Worldwide, sales of heavy electric appliances like refrigerators, washing machines, and ovens dramatically fell by 6–8 % the first few months of 2020. Demand then fluctuated throughout the pandemic for different kinds of goods, with kitchen appliances and home improvement products such as air purifiers experiencing the biggest surge in sales. However, big ticket items such as fridges and washing machines which are expensive and need installation (something that was not possible under strict lockdown regulations) saw a contraction in sales during periods of lockdown. These products were also affected by supply chain shocks as the halt on production of electronic parts took effect, however by 2021, ecommerce platforms such as Amazon and Flipcart were beginning to see a significant uptick in sales on larger white goods once again.
The automotive industry was severely impacted by COVID-19. During 2020, car sales plunged in China, and by April 2020 the same was true of the United States and Europe. Supply chain disruptions in China were a major problem for production, and this combined with large scale manufacturing shutdowns in Europe and closure of assembly plants in America contributed to a massive global downturn in distribution and sales. The effect of various lockdowns and the movement to working from home likely contributed to a downturn in consumer demand for cars during the pandemic.
The one notable exception to this trend was in luxury cars. Rolls-Royce CEO Torsten Müller-Otvös some what infamously credited COVID-19 for the sales boost during an interview with The Financial Times, claiming that the pandemic had made people realize that “life can be short, and you’d better live now than postpone it to a later date…That has helped Roll-Royce.”

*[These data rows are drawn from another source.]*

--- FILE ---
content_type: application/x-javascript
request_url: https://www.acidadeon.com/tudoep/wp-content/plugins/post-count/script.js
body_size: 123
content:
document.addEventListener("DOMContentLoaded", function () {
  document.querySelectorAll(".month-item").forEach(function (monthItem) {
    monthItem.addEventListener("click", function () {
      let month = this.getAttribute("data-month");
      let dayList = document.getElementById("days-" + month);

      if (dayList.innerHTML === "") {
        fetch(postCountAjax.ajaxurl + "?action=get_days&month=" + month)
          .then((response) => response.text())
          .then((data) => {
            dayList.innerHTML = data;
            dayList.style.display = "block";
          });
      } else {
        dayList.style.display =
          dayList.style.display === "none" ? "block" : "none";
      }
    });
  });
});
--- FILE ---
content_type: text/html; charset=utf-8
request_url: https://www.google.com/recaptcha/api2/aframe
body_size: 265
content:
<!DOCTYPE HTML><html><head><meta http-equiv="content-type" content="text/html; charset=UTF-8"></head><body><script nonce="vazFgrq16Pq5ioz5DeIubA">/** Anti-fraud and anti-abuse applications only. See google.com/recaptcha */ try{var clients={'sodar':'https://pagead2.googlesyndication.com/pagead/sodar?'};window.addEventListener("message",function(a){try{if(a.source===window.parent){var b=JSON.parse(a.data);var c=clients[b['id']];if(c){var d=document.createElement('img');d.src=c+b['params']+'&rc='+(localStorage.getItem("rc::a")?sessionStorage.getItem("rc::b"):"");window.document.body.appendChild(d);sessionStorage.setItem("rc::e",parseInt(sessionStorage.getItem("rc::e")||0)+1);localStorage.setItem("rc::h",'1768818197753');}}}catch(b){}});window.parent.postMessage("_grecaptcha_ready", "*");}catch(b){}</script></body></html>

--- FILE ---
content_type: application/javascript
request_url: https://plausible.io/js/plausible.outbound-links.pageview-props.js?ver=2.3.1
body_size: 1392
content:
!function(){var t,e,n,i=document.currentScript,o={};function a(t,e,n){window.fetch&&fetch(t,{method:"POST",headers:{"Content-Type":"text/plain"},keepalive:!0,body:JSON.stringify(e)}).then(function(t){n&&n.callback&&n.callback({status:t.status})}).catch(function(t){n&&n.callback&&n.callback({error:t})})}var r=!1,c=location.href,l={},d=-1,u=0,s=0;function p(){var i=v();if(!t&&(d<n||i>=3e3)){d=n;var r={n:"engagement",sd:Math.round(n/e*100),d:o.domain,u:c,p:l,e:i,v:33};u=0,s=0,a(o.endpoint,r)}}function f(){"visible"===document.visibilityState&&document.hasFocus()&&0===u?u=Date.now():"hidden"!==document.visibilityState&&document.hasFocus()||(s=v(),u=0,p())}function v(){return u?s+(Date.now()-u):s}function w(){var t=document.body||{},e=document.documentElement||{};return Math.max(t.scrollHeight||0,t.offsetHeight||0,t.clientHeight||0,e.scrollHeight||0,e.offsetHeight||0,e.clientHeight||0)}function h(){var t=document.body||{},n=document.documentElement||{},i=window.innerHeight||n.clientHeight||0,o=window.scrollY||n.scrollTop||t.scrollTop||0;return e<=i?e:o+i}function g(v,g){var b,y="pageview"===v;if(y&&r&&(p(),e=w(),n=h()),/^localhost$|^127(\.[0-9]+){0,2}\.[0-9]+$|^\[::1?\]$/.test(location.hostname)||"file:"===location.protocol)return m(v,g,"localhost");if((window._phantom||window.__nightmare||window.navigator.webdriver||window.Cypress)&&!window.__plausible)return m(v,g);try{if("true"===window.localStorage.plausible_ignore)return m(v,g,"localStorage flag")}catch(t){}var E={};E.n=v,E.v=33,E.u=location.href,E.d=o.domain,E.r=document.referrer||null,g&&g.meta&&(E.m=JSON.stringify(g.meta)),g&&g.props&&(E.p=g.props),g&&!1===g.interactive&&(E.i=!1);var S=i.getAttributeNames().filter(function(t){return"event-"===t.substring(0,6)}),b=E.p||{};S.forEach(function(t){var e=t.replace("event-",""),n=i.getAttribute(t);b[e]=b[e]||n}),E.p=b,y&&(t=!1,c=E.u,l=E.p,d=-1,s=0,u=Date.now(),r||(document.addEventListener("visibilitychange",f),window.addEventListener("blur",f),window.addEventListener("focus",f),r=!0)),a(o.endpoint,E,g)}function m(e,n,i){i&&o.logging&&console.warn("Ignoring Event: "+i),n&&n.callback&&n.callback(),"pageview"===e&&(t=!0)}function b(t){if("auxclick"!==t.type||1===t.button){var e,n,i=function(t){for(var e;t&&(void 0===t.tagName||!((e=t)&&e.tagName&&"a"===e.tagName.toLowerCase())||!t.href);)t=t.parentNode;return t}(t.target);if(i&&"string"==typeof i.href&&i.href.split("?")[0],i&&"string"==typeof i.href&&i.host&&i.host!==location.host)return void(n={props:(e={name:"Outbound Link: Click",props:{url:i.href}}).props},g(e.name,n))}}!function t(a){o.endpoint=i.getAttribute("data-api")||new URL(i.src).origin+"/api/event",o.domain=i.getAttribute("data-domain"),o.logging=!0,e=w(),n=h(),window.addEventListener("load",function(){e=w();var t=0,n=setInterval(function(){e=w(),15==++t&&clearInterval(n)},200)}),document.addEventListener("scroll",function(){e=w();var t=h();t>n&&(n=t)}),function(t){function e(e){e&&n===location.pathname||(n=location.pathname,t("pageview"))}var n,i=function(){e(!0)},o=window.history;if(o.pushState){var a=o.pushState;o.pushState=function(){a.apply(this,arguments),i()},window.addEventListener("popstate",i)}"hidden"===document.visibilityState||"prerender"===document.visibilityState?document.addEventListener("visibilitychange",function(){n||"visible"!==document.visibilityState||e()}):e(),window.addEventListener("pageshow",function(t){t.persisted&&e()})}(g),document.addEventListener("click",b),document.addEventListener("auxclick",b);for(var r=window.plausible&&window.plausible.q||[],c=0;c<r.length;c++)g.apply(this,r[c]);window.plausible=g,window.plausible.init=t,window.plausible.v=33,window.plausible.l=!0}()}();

In a similar vein, despite supply chain challenges, luxury goods were increasingly in demand over the course of the pandemic. Jeweler Cartier reported a 30% increase in sales during the last three months of 2021 compared to the last quarter of 2020, while Italian fashion house Prada earned 8% more in 2021 than pre-pandemic sales in 2019. Louis Vuitton, Dior, and BMW all reported mid-January 2022 numbers showing that sales have exceeded those in 2020, and actually outpaced pre-pandemic sales.
In the early months of 2020, most fashion retailers experienced short-term impacts of simultaneous ‘demand and supply shocks’ brought about by government lockdowns and limited or completely decimated foot traffic to bricks and mortar stores, with many physical stores shutting shop.
That didn’t stop people discovering fashion online, and sales have in aggregate continued to grow.
The so-called ‘lipstick index’ - a term coined by the former Estée Lauder chairman Leonard Lauder in the early 2000s, describes usual resiliency of cosmetics in economic times of hardship. However, COVID-19 brought with it a new set of challenges for the cosmetics industry, chief among these being face covering required by law. In light of lockdowns and social distancing, many consumers were wearing (and therefore buying) less makeup.
The partial or complete closure of bricks and mortar department and high street stores saw the sale of make-up plummet 40% in 2020 in the UK (which represented approximately £500m, according to the market researcher NPD). In comparison, sales of skincare, body and hair products increased by 234% in the UK in 2020 alone, and this reflected a change in spending priorities for consumers.
Finally, as with many other verticals, COVID-19 majorly accelerated digital transformation in beauty retail, with companies such as L’Oréal reporting that eCommerce now represents close to 20% of sales.